La posizione della Santa Sede sul tema, del resto, è nota. Lo scorso 26 settembre, in occasione della Giornata internazionale dell’Onu per la totale eliminazione delle armi nucleari, il Papa aveva scritto su Twitter: «Impegniamoci per un mondo senza armi nucleari, applicando il Trattato di non proliferazione per abolire questi strumenti di morte».   

Pochi giorni prima l’arcivescovo Paul Richard Gallagher, Segretario della Santa Sede per i Rapporti con gli Stati, ha firmato a settembre il Trattato sulla proibizione delle armi nucleari, adottato il 7 luglio 2017 al termine della Conferenza delle Nazioni Unite. Alle crescenti tensioni legate al programma nucleare della Corea del Nord – ha sottolineato in quell’occasione il «ministro degli Esteri» vaticano – si deve rispondere cercando di rilanciare i negoziati. Si devono in particolare superare – ha sottolineato monsignor Gallagher in occasione della decima Conferenza per facilitare l’entrata in vigore del Trattato – la minaccia nucleare, la superiorità militare, l’ideologia e l’unilateralismo che ricordano la logica della guerra fredda.   

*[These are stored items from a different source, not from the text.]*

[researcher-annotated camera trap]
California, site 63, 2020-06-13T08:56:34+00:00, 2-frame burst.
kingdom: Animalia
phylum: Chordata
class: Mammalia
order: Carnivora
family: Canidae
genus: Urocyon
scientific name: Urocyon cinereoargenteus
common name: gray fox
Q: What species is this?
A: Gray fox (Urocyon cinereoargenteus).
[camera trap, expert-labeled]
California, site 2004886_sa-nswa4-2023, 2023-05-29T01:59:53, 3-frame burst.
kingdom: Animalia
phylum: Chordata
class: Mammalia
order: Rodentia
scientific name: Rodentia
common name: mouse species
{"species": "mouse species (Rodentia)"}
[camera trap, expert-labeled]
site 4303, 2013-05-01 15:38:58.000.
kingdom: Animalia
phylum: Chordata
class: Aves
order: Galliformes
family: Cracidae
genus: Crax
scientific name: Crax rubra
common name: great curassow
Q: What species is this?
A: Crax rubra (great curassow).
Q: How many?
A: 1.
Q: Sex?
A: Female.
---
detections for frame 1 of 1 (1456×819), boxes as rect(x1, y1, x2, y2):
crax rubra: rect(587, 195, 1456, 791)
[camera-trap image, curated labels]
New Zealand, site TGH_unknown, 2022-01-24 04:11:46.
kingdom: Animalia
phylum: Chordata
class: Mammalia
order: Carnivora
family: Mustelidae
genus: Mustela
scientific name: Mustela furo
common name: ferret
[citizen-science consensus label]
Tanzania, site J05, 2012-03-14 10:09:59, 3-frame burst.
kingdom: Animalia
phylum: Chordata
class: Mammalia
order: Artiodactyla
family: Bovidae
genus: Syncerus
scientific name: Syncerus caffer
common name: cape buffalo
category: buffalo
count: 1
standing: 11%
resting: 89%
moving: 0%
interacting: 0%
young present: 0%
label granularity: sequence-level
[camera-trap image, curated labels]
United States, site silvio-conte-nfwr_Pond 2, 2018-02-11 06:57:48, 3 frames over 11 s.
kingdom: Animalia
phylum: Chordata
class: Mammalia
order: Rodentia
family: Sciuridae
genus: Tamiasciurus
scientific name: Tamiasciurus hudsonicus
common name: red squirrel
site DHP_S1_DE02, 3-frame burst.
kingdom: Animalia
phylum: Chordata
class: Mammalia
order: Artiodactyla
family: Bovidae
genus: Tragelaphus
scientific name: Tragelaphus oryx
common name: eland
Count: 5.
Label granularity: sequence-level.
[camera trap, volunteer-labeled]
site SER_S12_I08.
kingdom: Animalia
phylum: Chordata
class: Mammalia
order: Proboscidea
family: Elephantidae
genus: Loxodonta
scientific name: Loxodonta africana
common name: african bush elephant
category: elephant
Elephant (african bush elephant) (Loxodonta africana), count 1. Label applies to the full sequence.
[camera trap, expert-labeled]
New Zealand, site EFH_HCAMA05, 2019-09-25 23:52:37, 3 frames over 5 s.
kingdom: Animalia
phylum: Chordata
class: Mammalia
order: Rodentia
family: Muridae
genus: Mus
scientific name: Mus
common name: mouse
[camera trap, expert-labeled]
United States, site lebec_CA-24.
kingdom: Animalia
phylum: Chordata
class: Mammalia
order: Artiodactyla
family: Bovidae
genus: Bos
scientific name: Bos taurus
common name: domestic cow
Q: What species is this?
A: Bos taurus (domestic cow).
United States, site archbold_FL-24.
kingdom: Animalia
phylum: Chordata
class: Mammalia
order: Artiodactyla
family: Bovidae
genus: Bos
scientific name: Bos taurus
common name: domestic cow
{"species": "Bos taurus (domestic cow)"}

Sempre in quell’occasione Gallagher ha anche ricordato quanto indicato da papa Francesco nel messaggio dello scorso 23 marzo incentrato sul tema delle armi nucleari: «La comunità internazionale – ha scritto il Papa – è chiamata ad adottare strategie lungimiranti per promuovere l’obiettivo della pace e della stabilità ed evitare approcci miopi ai problemi di sicurezza nazionale e internazionale».  

Quanto allo specifico scenario coreano, il Papa di ritorno dal recente viaggio in Colombia aveva risposto tra l’altro a una domanda circa la corsa agli armamenti da parte di Pyongyang, affermando: «Mi viene in mente una frase dell’Antico Testamento: l’uomo è uno stupido, è un testardo che non vede. L’unico animale del creato che mette la gamba nella stessa buca, è l’uomo. Il cavallo e gli altri no, non lo fanno. C’è la superbia, la presunzione di dire: “No, ma non sarà così”. E poi c’è il “dio Tasca”, no? Non solo riguardo al creato: tante cose, tante decisioni, tante contraddizioni e alcune di queste dipendono dai soldi». E ancora: «L’uomo è uno stupido, diceva la Bibbia. E così, quando non si vuol vedere, non si vede. Si guarda soltanto da una parte».   

Quanto alla Corea del Nord, «ti dico la verità – diceva il Papa al giornalista che aveva posto la domanda – io non capisco, davvero. Perché davvero non capisco quel mondo della geopolitica, è molto forte per me. Ma credo che, per quello che vedo, lì c’è una lotta di interessi che mi sfuggono, non posso spiegare davvero». In una recente intervista a La Civiltà Cattolica, poi, Hyginus Kim Hee-Joong, arcivescovo cattolico di Gwangju e presidente della Conferenza episcopale coreana , confermava, tra l’altro, di essere stato inviato in Vaticano a maggio dal nuovo presidente della Repubblica coreana, Moon Jae-in, subito dopo la sua elezione, con l’incarico di consegnare al Pontefice una lettera personale: «In quel momento – riferiva l’arcivescovo Hyginus – c’era la minaccia di guerra nella Penisola coreana a causa del conflitto tra gli Stati Uniti e la Corea del Nord. Il nuovo presidente della Corea del Sud voleva spiegare la sua posizione per la pace della Penisola coreana e chiedere la preghiera e l’aiuto di Papa Francesco, prima che egli desse udienza al presidente Trump (udienza concessa il 24 maggio, ndr). Penso che la mia missione sia stata positiva, grazie anche all’aiuto del Segretario di Stato, cardinale Pietro Parolin. Il nuovo presidente, Moon Jae-in, il cui nome di battesimo è “Timoteo” – aggiunge l’Arcivescovo coreano in merito a quell’episodio – ha ringraziato il Pontefice e tutti coloro che ci hanno aiutato».